The findings in Tuscaloosa were not encouraging to the defense. Neelley was found to be, in the technical language of the commission’s subsequent report, “oriented in good contact and cooperative.”

In addition, her general demeanor struck her observers as appropriate to her “thought content.” She told members of the staff that she had trouble sleeping, but that she had no desire to commit or tendency toward suicide. There did not appear to be any disturbance in the content of her thought processes. She was not delusional, and her memory was good for both recent and distant events. Upon examination, she was able to give a chronology of events in her life from the time she left home to get married to her arrest and incarceration.

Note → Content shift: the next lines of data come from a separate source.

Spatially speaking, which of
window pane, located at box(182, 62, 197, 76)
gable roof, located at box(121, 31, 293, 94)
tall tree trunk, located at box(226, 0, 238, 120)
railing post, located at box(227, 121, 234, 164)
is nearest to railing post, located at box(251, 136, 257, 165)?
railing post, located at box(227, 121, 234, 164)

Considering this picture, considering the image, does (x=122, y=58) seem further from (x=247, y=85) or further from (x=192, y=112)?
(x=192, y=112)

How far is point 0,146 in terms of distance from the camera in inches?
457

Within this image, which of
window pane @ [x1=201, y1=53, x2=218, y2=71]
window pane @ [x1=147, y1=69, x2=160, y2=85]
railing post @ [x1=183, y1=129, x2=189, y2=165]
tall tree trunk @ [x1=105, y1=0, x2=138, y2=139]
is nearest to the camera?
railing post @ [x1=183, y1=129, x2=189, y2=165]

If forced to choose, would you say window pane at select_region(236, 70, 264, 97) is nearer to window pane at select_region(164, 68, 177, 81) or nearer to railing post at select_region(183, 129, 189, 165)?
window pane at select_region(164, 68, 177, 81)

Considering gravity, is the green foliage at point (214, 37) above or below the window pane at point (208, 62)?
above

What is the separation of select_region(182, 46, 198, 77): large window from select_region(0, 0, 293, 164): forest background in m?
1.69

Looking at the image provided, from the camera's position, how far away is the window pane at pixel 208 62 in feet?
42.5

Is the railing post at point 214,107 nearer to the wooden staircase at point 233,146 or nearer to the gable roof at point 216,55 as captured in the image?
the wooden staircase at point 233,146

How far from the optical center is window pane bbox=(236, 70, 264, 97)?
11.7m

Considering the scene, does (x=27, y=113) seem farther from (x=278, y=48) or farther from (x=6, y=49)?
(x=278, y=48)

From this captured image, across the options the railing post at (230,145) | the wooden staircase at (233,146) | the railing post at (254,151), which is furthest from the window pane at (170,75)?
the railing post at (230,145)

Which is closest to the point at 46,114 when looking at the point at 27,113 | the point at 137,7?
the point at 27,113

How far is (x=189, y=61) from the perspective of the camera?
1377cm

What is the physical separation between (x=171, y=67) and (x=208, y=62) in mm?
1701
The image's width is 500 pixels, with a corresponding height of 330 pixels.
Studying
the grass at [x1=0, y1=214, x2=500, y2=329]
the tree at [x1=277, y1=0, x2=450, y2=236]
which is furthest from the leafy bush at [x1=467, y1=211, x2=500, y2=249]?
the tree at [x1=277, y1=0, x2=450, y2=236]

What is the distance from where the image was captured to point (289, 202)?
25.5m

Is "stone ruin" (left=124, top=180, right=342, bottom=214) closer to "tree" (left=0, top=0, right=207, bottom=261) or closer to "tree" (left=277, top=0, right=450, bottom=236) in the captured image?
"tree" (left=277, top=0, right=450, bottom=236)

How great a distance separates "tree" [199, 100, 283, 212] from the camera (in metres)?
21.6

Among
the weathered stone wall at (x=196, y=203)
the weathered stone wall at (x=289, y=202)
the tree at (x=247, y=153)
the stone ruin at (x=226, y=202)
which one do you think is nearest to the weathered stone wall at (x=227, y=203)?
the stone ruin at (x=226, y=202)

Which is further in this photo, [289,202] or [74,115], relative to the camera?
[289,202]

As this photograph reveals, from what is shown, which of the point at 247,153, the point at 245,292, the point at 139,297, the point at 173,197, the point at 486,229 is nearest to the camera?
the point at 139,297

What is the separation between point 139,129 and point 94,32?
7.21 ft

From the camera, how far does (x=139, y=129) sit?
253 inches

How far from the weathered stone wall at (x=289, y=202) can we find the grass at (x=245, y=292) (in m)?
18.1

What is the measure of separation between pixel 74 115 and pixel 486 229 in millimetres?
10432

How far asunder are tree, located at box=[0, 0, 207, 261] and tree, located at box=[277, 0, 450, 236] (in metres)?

Psychological tests administered on January 20 showed Neelley to be in the superior range of intelligence, “with no indications of organic involvement.”

There was, however, some suggestion of a personality disorder that the report classified as “either of the passive-aggressive or dependent type.” She was also said to suffer from “situational depression.”

Still, according to the report that the Lunacy Commission submitted to Judge Cole on February 9, Neelley did not suffer from any mental deficiency or disorder that would serve to “diminish her criminal responsibility.”

Judith Neelley could stand trial.

It was now four and one half months since the death of Lisa Millican.

While French filed motions and Judith Neelley sat for psychiatric evaluations, Igou continued to make those decisions that were necessary in the case. His first determination was that a charge of murder could not be made against Alvin Neelley. The problem was in the physical evidence; there was not one thing to connect him to Lisa’s murder. Time and time again Judith Neelley had exonerated her husband. Repeatedly, in statement after statement, she had declared that Alvin had had nothing to do with the killing, that, in fact, he had been miles away, barreling down Highway 59 toward Gadsden, Alabama, at the very moment when Lisa Millican had been marched to the edge of the canyon and shot in the back. On the first night of her incarceration in Fort Payne, she had written a letter that the FBI had later seized and in which she stated once again, this time in writing, that Alvin had not been involved in Millican’s death. Such statements, along with the utter lack of any physical evidence against Alvin Neelley, made it impossible to press an indictment for murder. He could be charged with rape by Scottsboro officials and with various other crimes connected with the kidnapping of John Hancock and the shooting of Janice Chatman in Georgia, but as regarded his activities in Dekalb County, Alabama, no case could be made.

“It’s just Judith Neelley now,” Igou told Smith and Collins. “She’s the one we’ve got a case against. We’ll have to leave Alvin to other jurisdictions and hope they’ve got enough to nail him.”

During the next few weeks, the prosecution began to build its case in earnest, assembling, cataloging, going over the forensic and other physical evidence, interviewing witnesses, then deciding on the order of their presentation.

As part of the process, Smith began to read the vast correspondence that Judith and Alvin had written to one another during the time of their respective incarcerations. There were hundreds of letters, all written in neat, curiously similar scripts. “I spent hours and hours reading those letters,” Smith recalled. “And at the end of it, I really felt like I knew Judy Neelley, what she was like and what her relationship with Alvin was like, and I can tell you this, it didn’t make me one bit less determined to prosecute her.”